▶ PROBLEM TO WORK ON
Return, word for word, the part of the essay on growing old that runs from "These awakenings come" up to and including "these calming years.".

▶ EXCERPTED PASSAGE
────
But there comes a season when the things that once called your name from every corner of existence begin, quite suddenly, to lose their voice. Passions that once burned like a forge become coals, then warmth, then memory. It is no small thing to wake and find yourself indifferent to what formerly drove you with holy impatience. In truth, the only reason I have sat down to write this at all is because I am trying to understand this new interior weather. I have always thought better with a page in front of me.
Old age is not about quitting. It is not surrender, not collapse, not some passing mood of discouragement. It is not cured by another bottle of supplements or ten more repetitions in the gym. There comes a moment when all the old allies — discipline, moxie, grit, stubbornness, self-motivation — can no longer keep pace with the body’s quiet unraveling. Tissue declines. Systems slow. The flesh obeys its own ancient law.
And then, if grace is kind, the soul learns not panic but acceptance.
The day is dimming, yes, but dimming is not the same as darkness. There is beauty in late light. There is peace in the long slant of evening. Eventually, our river goes where it will, and the soul, no longer thrashing at the current, discovers the deep joy of simply holding on for the rest of the ride.
My dear friend Glenn Schwartz — a musician of extraordinary renown — once told me that if he did not get to preach, he would not play guitar at all. He no longer cared about the music for its own sake. At the time, I could not comprehend it. How could a man so gifted, a guitarist whose fingers seemed to throw sparks, whose playing had inspired men like Joe Walsh and Dan Auerbach, arrive at such a place? Fire and joy had poured from his hands. Surely, I thought, this was only a passing cloud.
But it was not a passing cloud.
And neither was he.
I think, now, that I finally understand.
These awakenings come like flashes of clean lightning. The mind surveys the mounting evidence, takes stock of the changed landscape, and, interestingly enough, does not grieve the news. It simply sees. The change is observed the way one watches a storm move across distant fields: it comes, it goes, and we do not need to take either event personally. We marvel. We settle. We become pilgrims again.
There is a deep contentment in these calming years.

We no longer feel compelled to possess the land. It is enough to have walked across it. Enough to have lived beneath the Shadow of the Almighty, accompanied by our own questionable audacities and heaven’s absurd mercies. Enough to have stumbled, sung, survived, and seen.
This is not about wrestling with mortality. I have already had that conversation. This is something gentler, almost opposite in nature. Having outlived many of the old torments, having laid down youthful disappointments and terrible choices beneath the weight of forgiveness and love, I find myself untroubled by eternity. That matter was settled long ago.
No, this is simpler than all that.
I am just old.
And, like most who arrive here, I was probably the last to notice.
Still, even this has its grace. Even this belongs. Even this, too, shall pass.
────
▶ DATA LINES
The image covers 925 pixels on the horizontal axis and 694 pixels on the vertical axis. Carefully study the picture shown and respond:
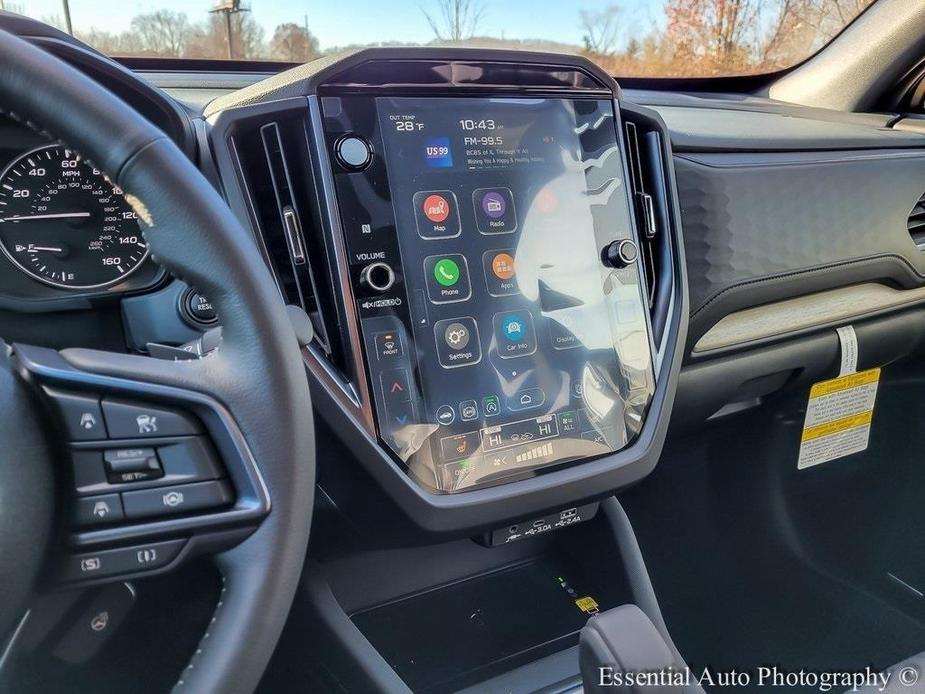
────
▶ TASK RESULT
These awakenings come like flashes of clean lightning. The mind surveys the mounting evidence, takes stock of the changed landscape, and, interestingly enough, does not grieve the news. It simply sees. The change is observed the way one watches a storm move across distant fields: it comes, it goes, and we do not need to take either event personally. We marvel. We settle. We become pilgrims again.
There is a deep contentment in these calming years.